#### What you should do
Copy out the whole news article below on rethinking how COVID data is read, word for word.

#### Reading text
New Delhi: In the three years in which COVID-19 plagued the world, there have been several sub-variants of the novel coronavirus, of which Delta proved the most dangerous.
Since last January, there have only been sub-lineages of these variants, with the current surge attributed to XBB.1.16, a sub-lineage of the Omicron variant. Yet the approach towards managing COVID has remained the same.
Is it time now to introduce a fresh interpretation of COVID data? Yes, say epidemiologists. Among them is Dr Chandrakant Lahariya. “The new infection has limited intensity, so the number of new daily cases or the positivity rate are not good parameters,” said Lahariya. “When testing was taking place on a mass scale, the positivity rate had some meaning. Now the focus should be on hospitalisation rate or fatalities.”
Lahariya added, “The approach needs to be ECG now – epidemiological, clinical and genomic surveillance. All three must be interpreted together to arrive at a conclusion, not just the number of cases.”
Epidemiologists feel that new variants will continue to emerge and that there is a clear dissociation between infection and disease since the emergence of the Omicron variant. “With COVD as an endemic disease, it is crucial to maintain proactive surveillance until we detect trends in changing severity. Continued monitoring and analysis of data can help guide the next course of action,” said Dr Giridhar R Babu, head, life course epidemiology, Public Health Foundation of India.
Should there be another round of inoculation and should the existing vaccines be tweaked? Experts said both must be considered based on evidence. Abroad, manufacturers such as Moderna and Pfizer came up with bivalent vaccines last year. Bivalent vaccines include a component of the original virus strain and a component of the Omicron variant to provide better protection against Covid caused by the Omicron variant.

Records from a dataset
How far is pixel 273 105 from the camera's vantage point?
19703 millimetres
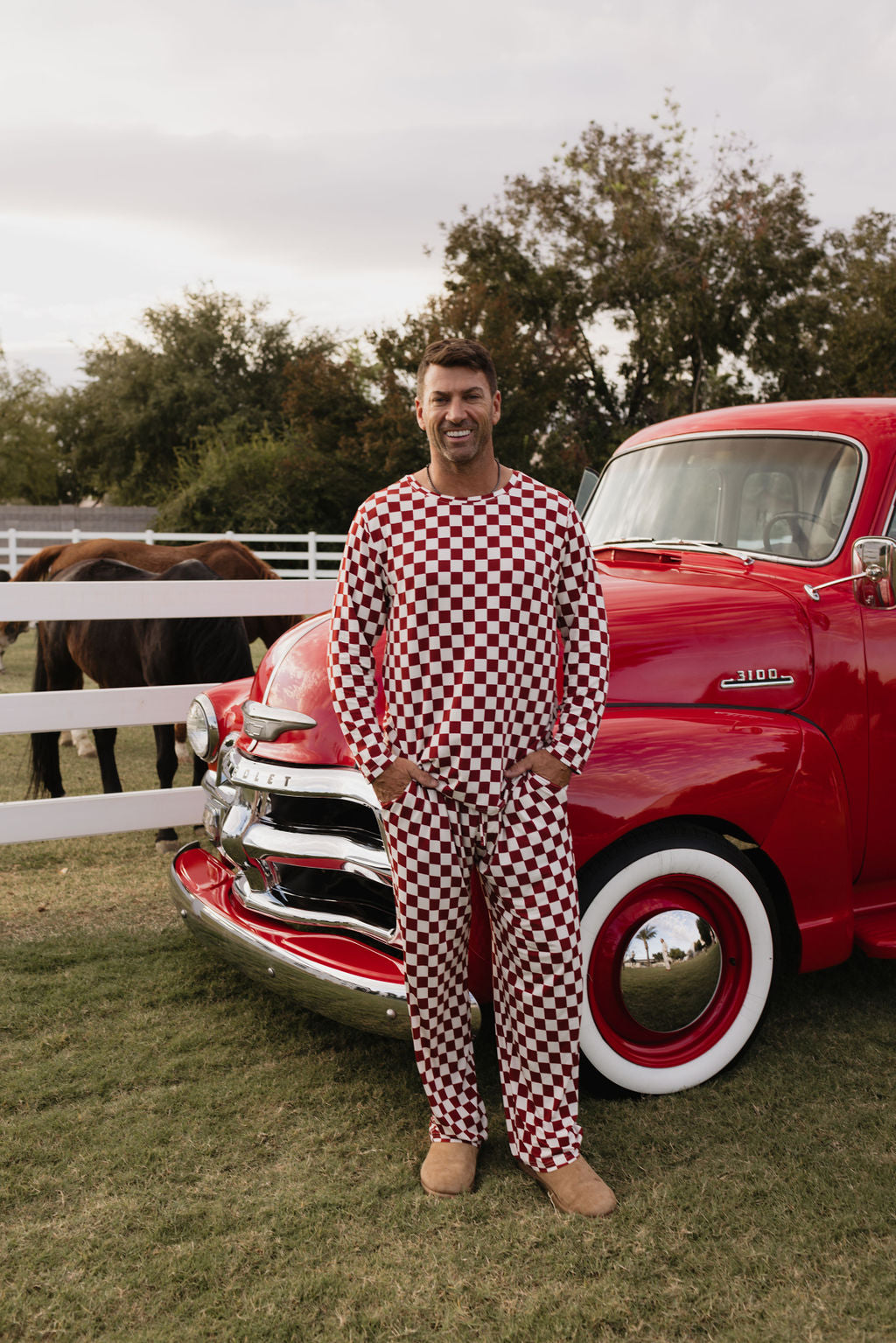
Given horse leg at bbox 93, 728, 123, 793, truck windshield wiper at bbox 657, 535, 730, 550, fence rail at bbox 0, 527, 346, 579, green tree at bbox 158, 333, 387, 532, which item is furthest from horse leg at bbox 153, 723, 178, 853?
green tree at bbox 158, 333, 387, 532

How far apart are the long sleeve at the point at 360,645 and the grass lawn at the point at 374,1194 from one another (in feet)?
3.57

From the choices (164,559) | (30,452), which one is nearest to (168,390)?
(30,452)

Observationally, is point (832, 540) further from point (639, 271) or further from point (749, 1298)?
point (639, 271)

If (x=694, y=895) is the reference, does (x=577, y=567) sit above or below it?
above

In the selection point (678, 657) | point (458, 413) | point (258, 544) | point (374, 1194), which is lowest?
point (258, 544)

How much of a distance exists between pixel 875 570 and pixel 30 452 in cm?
4735

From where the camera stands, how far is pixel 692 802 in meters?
2.87

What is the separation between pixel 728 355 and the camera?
101 ft

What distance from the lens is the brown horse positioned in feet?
29.2

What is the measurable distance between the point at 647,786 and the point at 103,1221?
1.69 m

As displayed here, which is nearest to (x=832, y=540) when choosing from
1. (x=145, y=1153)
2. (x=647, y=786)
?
(x=647, y=786)

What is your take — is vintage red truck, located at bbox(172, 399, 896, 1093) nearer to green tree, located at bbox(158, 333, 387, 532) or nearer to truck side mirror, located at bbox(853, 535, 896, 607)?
truck side mirror, located at bbox(853, 535, 896, 607)

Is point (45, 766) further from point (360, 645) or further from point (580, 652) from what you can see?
point (580, 652)

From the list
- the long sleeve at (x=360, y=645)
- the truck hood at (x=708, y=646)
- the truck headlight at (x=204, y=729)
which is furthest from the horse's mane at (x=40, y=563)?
the long sleeve at (x=360, y=645)
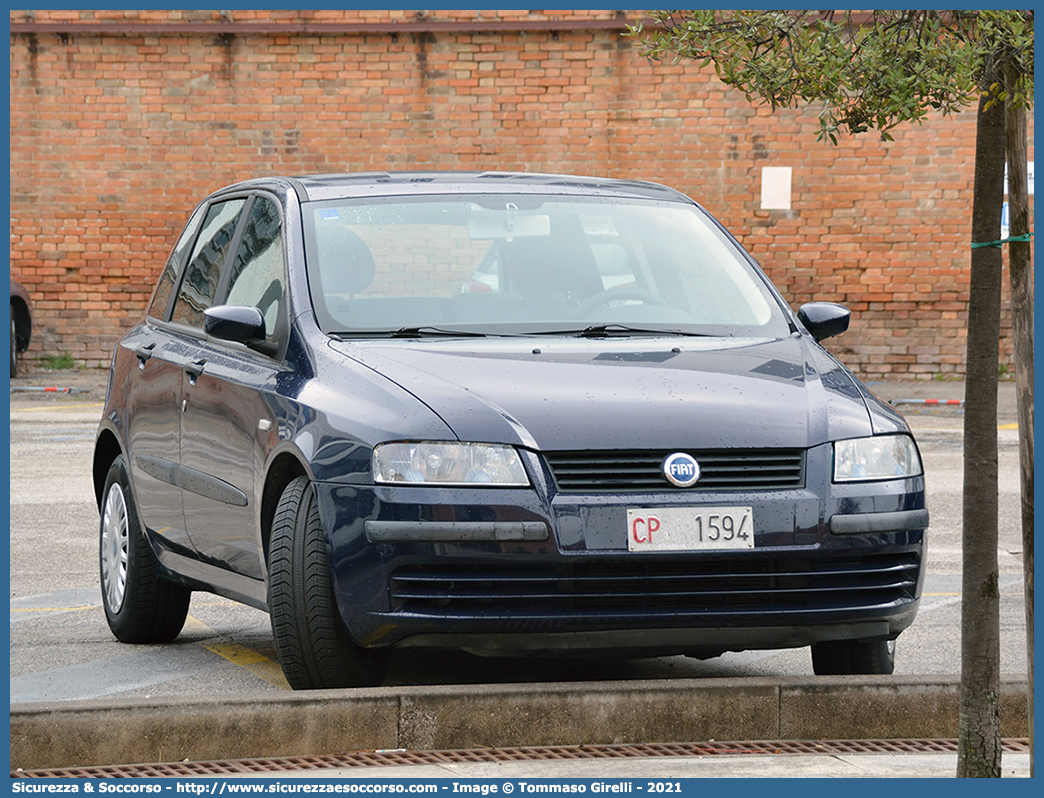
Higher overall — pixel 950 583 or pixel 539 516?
pixel 539 516

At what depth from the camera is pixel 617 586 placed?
15.5 feet

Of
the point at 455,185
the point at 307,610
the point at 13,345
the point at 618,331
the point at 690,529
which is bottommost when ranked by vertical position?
the point at 13,345

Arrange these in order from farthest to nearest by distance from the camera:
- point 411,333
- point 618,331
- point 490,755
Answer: point 618,331
point 411,333
point 490,755

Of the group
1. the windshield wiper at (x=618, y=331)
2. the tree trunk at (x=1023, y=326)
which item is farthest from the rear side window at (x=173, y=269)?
the tree trunk at (x=1023, y=326)

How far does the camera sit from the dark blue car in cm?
468

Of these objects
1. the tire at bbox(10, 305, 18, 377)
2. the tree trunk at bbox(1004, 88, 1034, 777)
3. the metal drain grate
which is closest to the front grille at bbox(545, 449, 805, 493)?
the metal drain grate

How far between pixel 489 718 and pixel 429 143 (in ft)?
57.7

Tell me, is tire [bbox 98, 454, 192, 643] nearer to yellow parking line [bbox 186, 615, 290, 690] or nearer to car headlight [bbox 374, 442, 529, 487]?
yellow parking line [bbox 186, 615, 290, 690]

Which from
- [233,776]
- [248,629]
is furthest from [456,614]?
[248,629]

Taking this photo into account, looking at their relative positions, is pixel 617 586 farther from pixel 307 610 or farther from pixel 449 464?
pixel 307 610

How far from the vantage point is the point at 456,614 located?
469 cm

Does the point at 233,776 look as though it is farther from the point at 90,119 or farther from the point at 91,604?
the point at 90,119

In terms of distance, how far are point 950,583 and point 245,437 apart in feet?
13.1

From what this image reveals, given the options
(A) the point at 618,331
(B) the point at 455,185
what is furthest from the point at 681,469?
(B) the point at 455,185
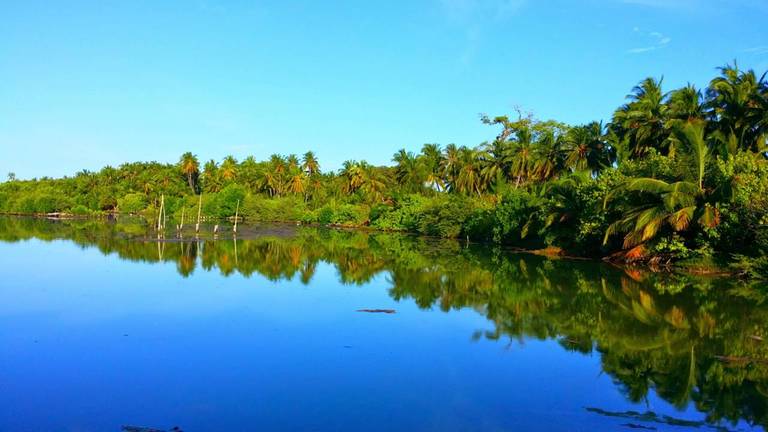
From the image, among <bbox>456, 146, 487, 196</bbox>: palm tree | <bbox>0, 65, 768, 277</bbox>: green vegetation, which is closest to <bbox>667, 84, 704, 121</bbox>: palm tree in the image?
<bbox>0, 65, 768, 277</bbox>: green vegetation

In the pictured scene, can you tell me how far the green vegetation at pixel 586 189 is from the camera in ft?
75.9

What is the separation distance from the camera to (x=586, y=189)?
96.3 ft

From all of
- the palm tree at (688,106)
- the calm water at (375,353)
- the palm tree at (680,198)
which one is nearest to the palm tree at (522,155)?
the palm tree at (688,106)

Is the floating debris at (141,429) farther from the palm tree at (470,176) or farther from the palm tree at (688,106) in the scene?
the palm tree at (470,176)

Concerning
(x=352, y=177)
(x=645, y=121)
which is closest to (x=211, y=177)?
(x=352, y=177)

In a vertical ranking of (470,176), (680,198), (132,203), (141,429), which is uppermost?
(470,176)

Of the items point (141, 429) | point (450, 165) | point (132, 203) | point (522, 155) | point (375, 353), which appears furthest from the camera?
point (132, 203)

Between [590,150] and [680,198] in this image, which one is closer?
[680,198]

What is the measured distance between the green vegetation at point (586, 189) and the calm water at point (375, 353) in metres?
3.41

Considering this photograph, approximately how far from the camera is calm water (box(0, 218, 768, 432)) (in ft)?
24.2

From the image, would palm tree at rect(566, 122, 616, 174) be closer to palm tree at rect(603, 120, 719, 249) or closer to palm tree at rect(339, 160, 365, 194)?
palm tree at rect(603, 120, 719, 249)

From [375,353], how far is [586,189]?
2163cm

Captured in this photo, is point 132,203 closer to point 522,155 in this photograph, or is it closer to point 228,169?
point 228,169

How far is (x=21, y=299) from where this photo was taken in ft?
51.3
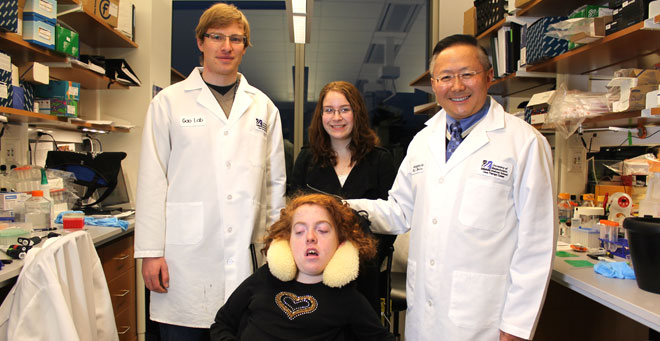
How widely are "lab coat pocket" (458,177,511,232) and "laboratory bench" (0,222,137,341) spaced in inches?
68.1

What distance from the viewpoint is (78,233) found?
5.31 ft

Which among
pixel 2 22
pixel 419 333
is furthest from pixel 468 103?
pixel 2 22

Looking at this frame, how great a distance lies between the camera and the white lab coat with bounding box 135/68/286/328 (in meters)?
1.76

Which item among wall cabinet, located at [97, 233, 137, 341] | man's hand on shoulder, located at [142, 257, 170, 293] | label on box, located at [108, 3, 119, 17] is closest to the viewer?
man's hand on shoulder, located at [142, 257, 170, 293]

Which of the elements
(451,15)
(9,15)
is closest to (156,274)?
(9,15)

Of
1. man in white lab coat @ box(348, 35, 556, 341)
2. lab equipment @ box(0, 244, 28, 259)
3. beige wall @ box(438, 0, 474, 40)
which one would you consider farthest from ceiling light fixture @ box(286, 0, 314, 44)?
beige wall @ box(438, 0, 474, 40)

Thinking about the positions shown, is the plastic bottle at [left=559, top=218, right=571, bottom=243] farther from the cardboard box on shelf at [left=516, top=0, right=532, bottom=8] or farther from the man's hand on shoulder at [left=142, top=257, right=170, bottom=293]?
the man's hand on shoulder at [left=142, top=257, right=170, bottom=293]

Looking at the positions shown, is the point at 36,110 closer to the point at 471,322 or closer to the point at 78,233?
the point at 78,233

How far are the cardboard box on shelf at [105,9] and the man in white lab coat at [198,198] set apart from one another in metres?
1.49

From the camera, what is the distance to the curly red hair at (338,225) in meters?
1.61

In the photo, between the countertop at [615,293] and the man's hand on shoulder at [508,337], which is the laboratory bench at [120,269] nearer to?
the man's hand on shoulder at [508,337]

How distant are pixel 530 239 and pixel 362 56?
3.95m

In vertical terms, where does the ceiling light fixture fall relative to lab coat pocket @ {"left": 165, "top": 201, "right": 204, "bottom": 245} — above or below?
above

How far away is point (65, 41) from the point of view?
2508 mm
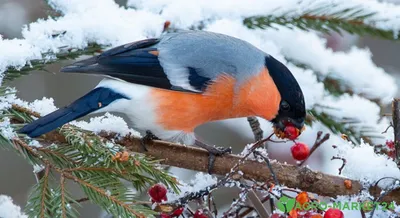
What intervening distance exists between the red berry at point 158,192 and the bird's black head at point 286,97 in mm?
603

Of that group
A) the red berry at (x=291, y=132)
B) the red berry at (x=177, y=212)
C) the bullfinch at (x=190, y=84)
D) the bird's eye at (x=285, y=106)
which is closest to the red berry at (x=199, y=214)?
the red berry at (x=177, y=212)

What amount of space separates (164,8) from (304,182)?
88 centimetres

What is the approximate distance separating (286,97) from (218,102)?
223 mm

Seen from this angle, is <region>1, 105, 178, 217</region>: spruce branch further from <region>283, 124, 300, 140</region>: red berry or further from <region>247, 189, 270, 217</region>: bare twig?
<region>283, 124, 300, 140</region>: red berry

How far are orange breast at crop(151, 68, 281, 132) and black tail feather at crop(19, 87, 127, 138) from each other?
5.7 inches

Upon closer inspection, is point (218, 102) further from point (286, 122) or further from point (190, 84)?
point (286, 122)

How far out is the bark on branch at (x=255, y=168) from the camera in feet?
5.30

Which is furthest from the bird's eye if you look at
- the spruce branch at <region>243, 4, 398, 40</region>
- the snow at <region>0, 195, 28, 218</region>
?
the snow at <region>0, 195, 28, 218</region>

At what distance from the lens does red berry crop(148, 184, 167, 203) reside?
5.17ft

#### Output for this exercise
New Delhi: In the three years in which COVID-19 plagued the world, there have been several sub-variants of the novel coronavirus, of which Delta proved the most dangerous.
Since last January, there have only been sub-lineages of these variants, with the current surge attributed to XBB.1.16, a sub-lineage of the Omicron variant. Yet the approach towards managing COVID has remained the same.
Is it time now to introduce a fresh interpretation of COVID data? Yes, say epidemiologists. Among them is Dr Chandrakant Lahariya. “The new infection has limited intensity, so the number of new daily cases or the positivity rate are not good parameters,” said Lahariya. “When testing was taking place on a mass scale, the positivity rate had some meaning. Now the focus should be on hospitalisation rate or fatalities.”
Lahariya added, “The approach needs to be ECG now – epidemiological, clinical and genomic surveillance. All three must be interpreted together to arrive at a conclusion, not just the number of cases.”
Epidemiologists feel that new variants will continue to emerge and that there is a clear dissociation between infection and disease since the emergence of the Omicron variant. “With COVD as an endemic disease, it is crucial to maintain proactive surveillance until we detect trends in changing severity. Continued monitoring and analysis of data can help guide the next course of action,” said Dr Giridhar R Babu, head, life course epidemiology, Public Health Foundation of India.
Should there be another round of inoculation and should the existing vaccines be tweaked? Experts said both must be considered based on evidence. Abroad, manufacturers such as Moderna and Pfizer came up with bivalent vaccines last year. Bivalent vaccines include a component of the original virus strain and a component of the Omicron variant to provide better protection against Covid caused by the Omicron variant.